The corporate tax breaks that come with this employee ownership structure are enormous, and have proven to be “a heck of a competitive advantage,” says Baker. In times like these where every penny counts, NewAge can feel the buffer of a business that is 30 percent tax-free.
Know Your Approach
Baker also had other plans for how to attack a down economy.
“At the beginning of the recession, I made a commitment to the organization: do not cut inventory. There is an opportunity with inventory. I said let’s keep the inventory high, because I know some people are going to lower their inventory. They’re going to be shopping around, and we may be second or third source, but we’ll get the sale because we have the product on the shelf,” says Baker.
The inventory was one way; the personnel was another—not letting good people go who were well trained in the processes. According to Baker, it's about “keeping the team together and coming up with new products, even though it’s a downturn. And not stopping your marketing in that downturn as well; making sure your name is out there.
“You need to keep pushing and looking for opportunities, because there have been some opportunities that have come to us, in terms of people as well as products, because of the economy. There are opportunities in a downturn, and if you think your strategy is solid, and you feel you have a strong organization from a customer service standpoint, and good depth in customers, then you’ve got to weather it out. I think hunkering down, selling your inventory, and turning it all into cash like a lot of people have done—when the customer wants to come and buy something, they don’t have it on the shelf and it’s going to be 3 days to get it, then you have problems.

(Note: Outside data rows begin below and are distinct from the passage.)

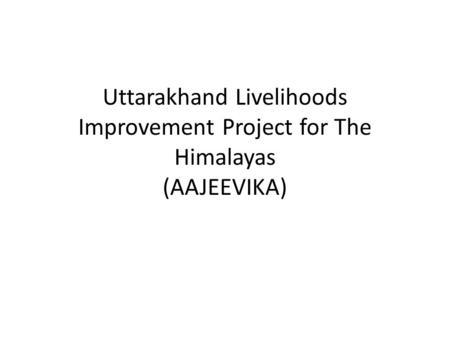 Uttarakhand Livelihoods Improvement Project for The Himalayas (AAJEEVIKA)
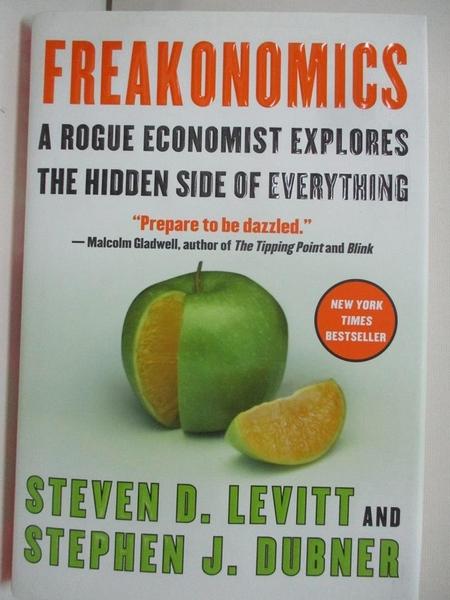 【書寶二手書T1/財經企管_DNJ】Freakonomics: A Rogue Economist Explores the Hidden..
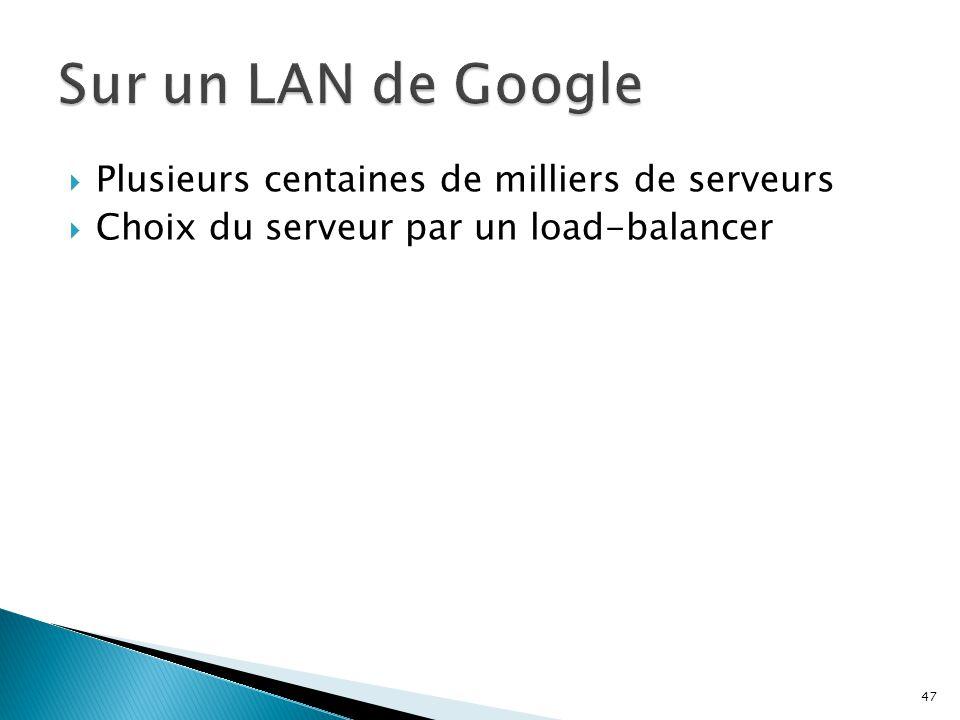 Sur un LAN de Google Plusieurs centaines de milliers de serveurs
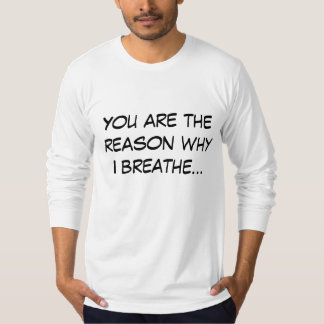 You are the reason why I breathe... MENS SHIRT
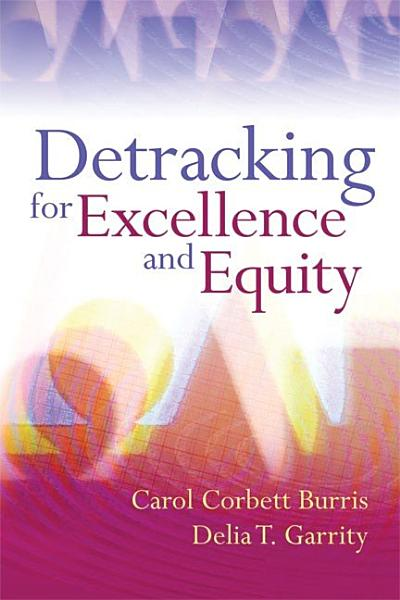 Download Detracking for Excellence and Equity Book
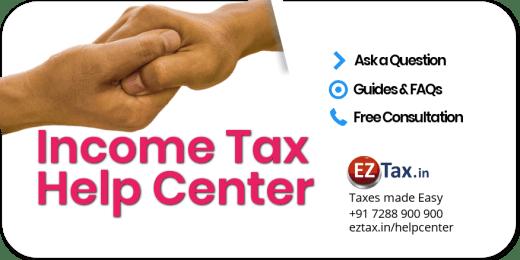 Income Tax (IT) Help Center | EZTax.in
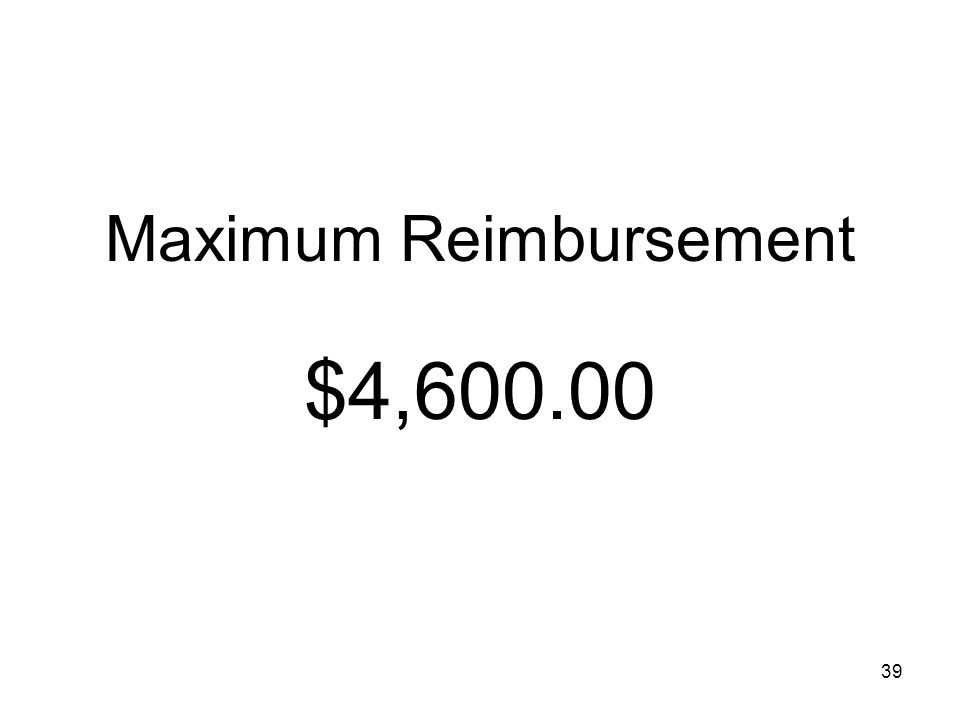 39 Maximum Reimbursement $4,600.00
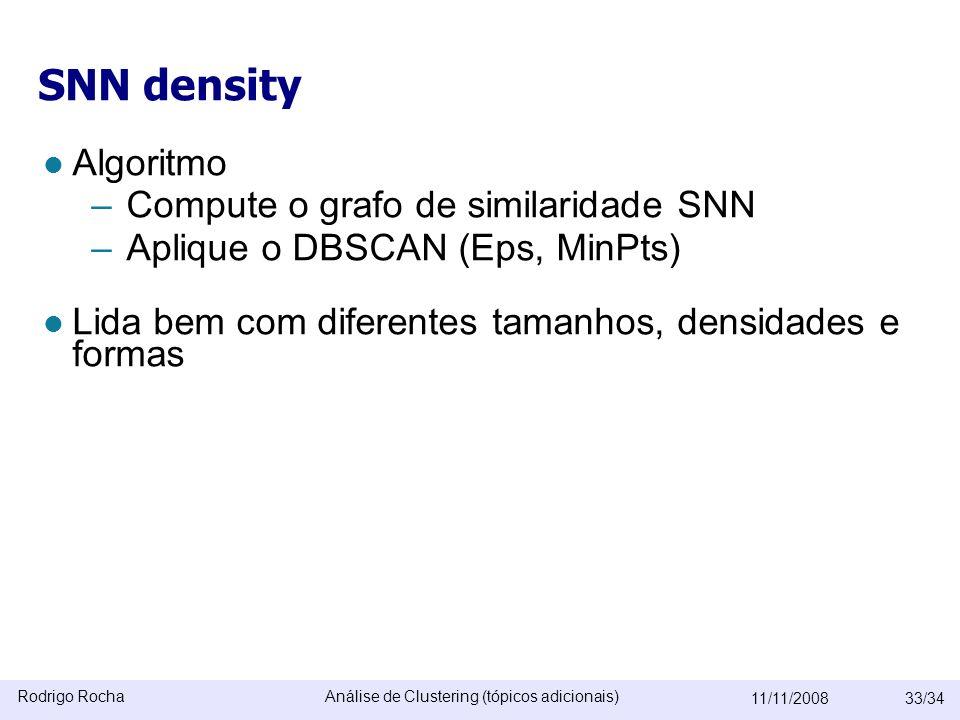 Rodrigo RochaAnálise de Clustering (tópicos adicionais) 11/11/200833/34 SNN density  Algoritmo –Compute o grafo de similaridade SNN –Aplique o DBSCAN (Eps, MinPts)  Lida bem com diferentes tamanhos, densidades e formas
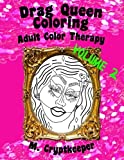 Drag Queen Coloring Book Volume 2: Adult Color Therapy: Featuring Trixie Mattel, Adore Delano, Bianca Del Rio, Chad Michaels, Kenya Michaels, Latrice ... And Violet Chachki From Rupaul's Drag Race
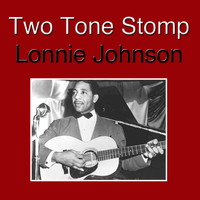 Lonnie Johnson - Two Tone Stomp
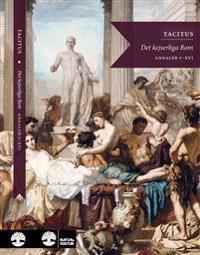 Det kejserliga Rom : annaler I-VI, XI-XVI - Cornelius Tacitus   Laserbodysculptingpittsburgh.com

“We’ve actually upped the ante with our distributors as a strategy. Because a lot of the distributors chose to decrease their inventory, they can utilize our inventory and our drop-shipping capability in order to keep their costs down. We will drop ship for our distributors directly to their customer, we can blind ship it, and they can keep the business and service their customers the next day. We’ve been doing more and more of that for our customers.”
An Incentive To Win
Employee ownership and keeping a balanced business environment have been cornerstones, but a lot of NewAge's success has come down to knowing and valuing its team.

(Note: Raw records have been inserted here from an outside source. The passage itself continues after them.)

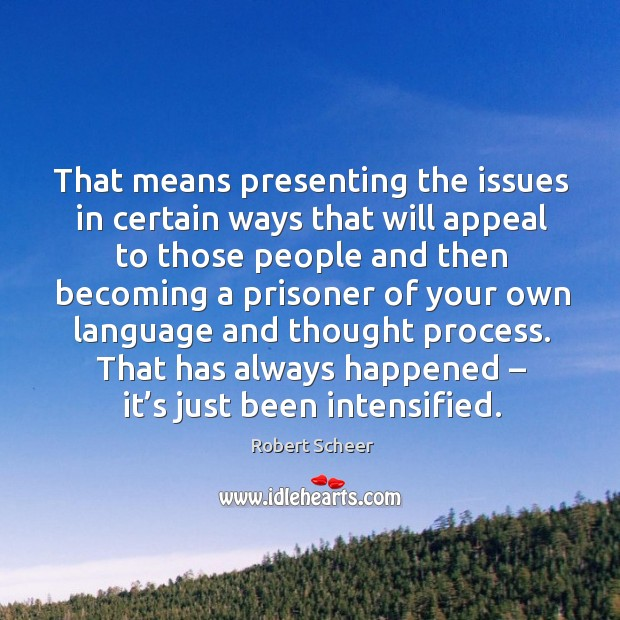 That means presenting the issues in certain ways that will appeal to those people and then becoming Image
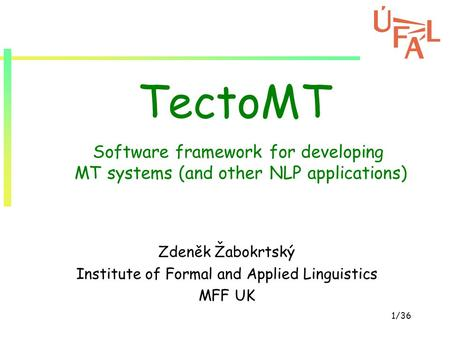 1/36 TectoMT Zdeněk Žabokrtský Institute of Formal and Applied Linguistics MFF UK Software framework for developing MT systems (and other NLP applications)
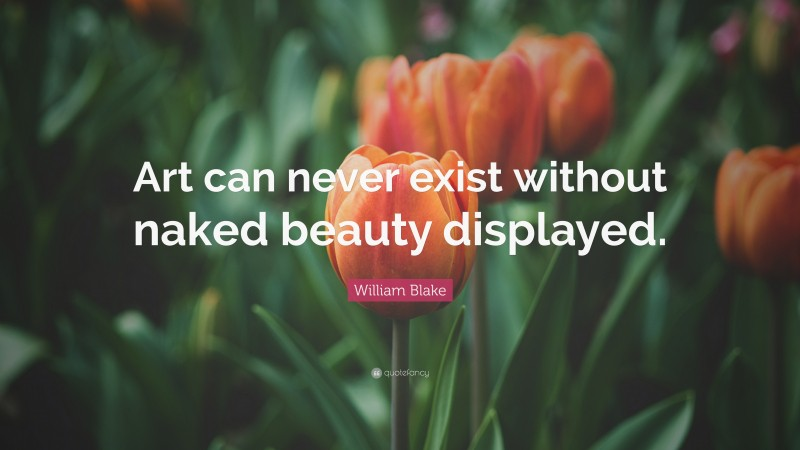 """William Blake Quote: """"Art can never exist without naked beauty displayed."""""""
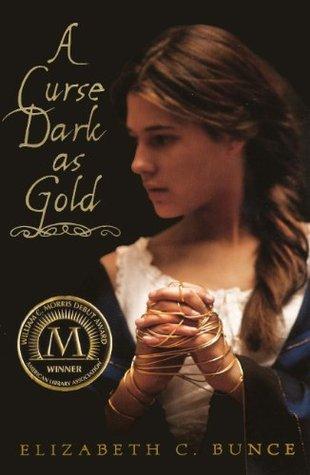 A Curse Dark As Gold by Elizabeth C. Burns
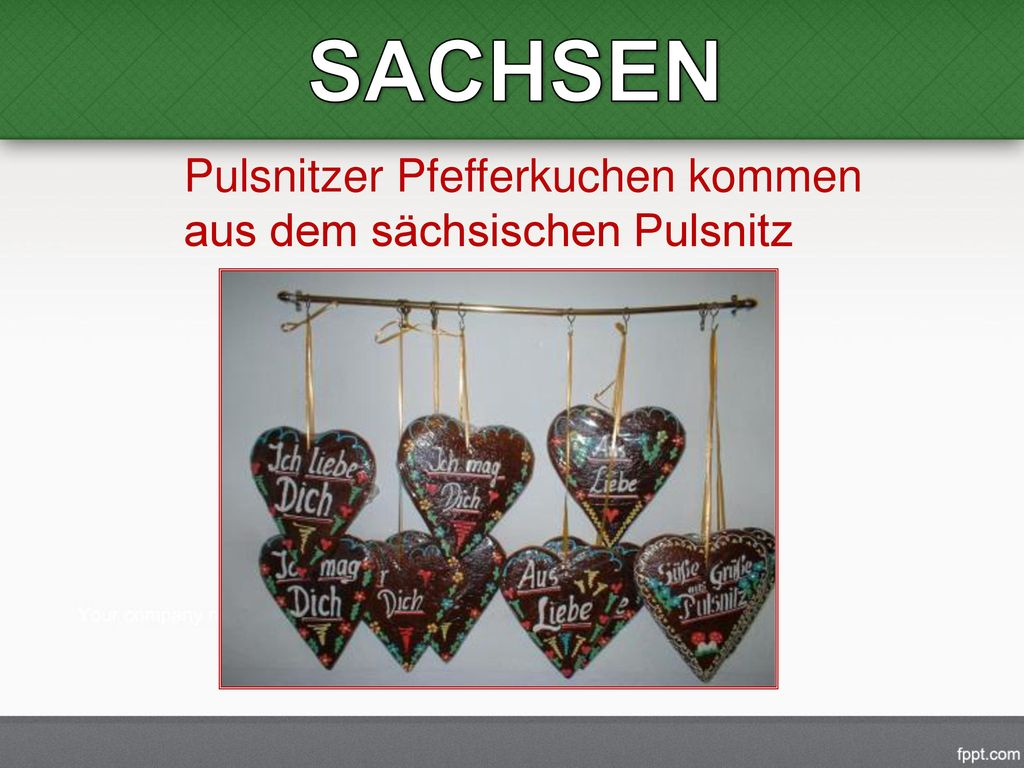 SACHSEN Pulsnitzer Pfefferkuchen kommen aus dem sächsischen Pulsnitz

In typical New Age fashion, the company has even turned the Winning Workplaces nomination into an incentive for its employees. The company has arranged for a competition where team members can submit a short essay on the reasons they think NewAge is a winning workplace. A committee will judge the submissions, and the winner will be rewarded with a trip to the awards ceremony in Chicago in October.

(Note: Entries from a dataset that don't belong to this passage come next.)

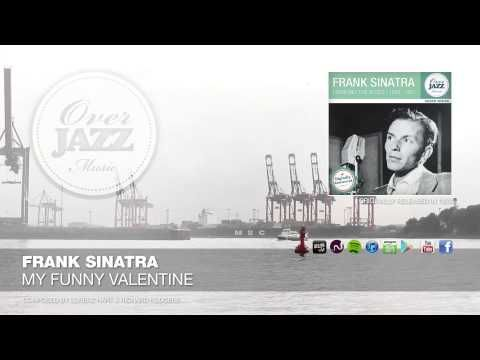 Frank Sinatra   My Funny Valentine   The Overjazz Channel Aims To Offer  Only The Best Recordings From The Begining Era Of Modern Music.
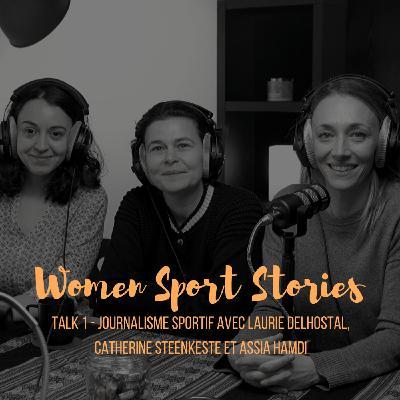 Talk 1 : Journalisme sportif avec Laurie Delhostal, Catherine Steenkeste et Assia Hamdi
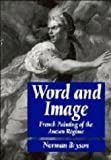 Word and Image: French Painting of the Ancien Régime (0521237769) by Bryson, Norman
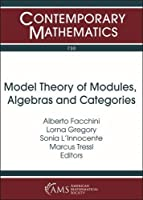 Model Theory of Modules, Algebras and Categories: International Conference Model Theory of Modules, Algebras and Categories July 28-august 2, 2017 Ettore Majorana Foundation and Centre for Scientific Culture, Erice, Sicily, Italy (Contemporary Mathematics)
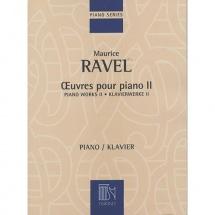 Ravel M. - Oeuvres Pour Piano - Volume Ii - Piano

This approach to incentivizing is consistent with the types of hands-on employee relations that NewAge has been instituting for years. Part of its recognition includes rewarding employees after a certain number of years of service with a monthly gift card to a local five star restaurant. “This is a good reward for the team members, but also for the woman or man behind the team member that pushes them along and helps,” says Baker.
Employees are also rewarded monetarily with a new hire referral program. This works well in NewAge's performance-based environment because “when you share in the profitability with one another,” explains Baker, “they're not going to bring in somebody that's not a quality person.”
Quality people, and management's recognition of them, is at the core of NewAge's success. They'd be right to keep moving with these forward-thinking strategies and, according to Baker, “great, open and honest conversations without fear of criticism. Because of that, you get good results.”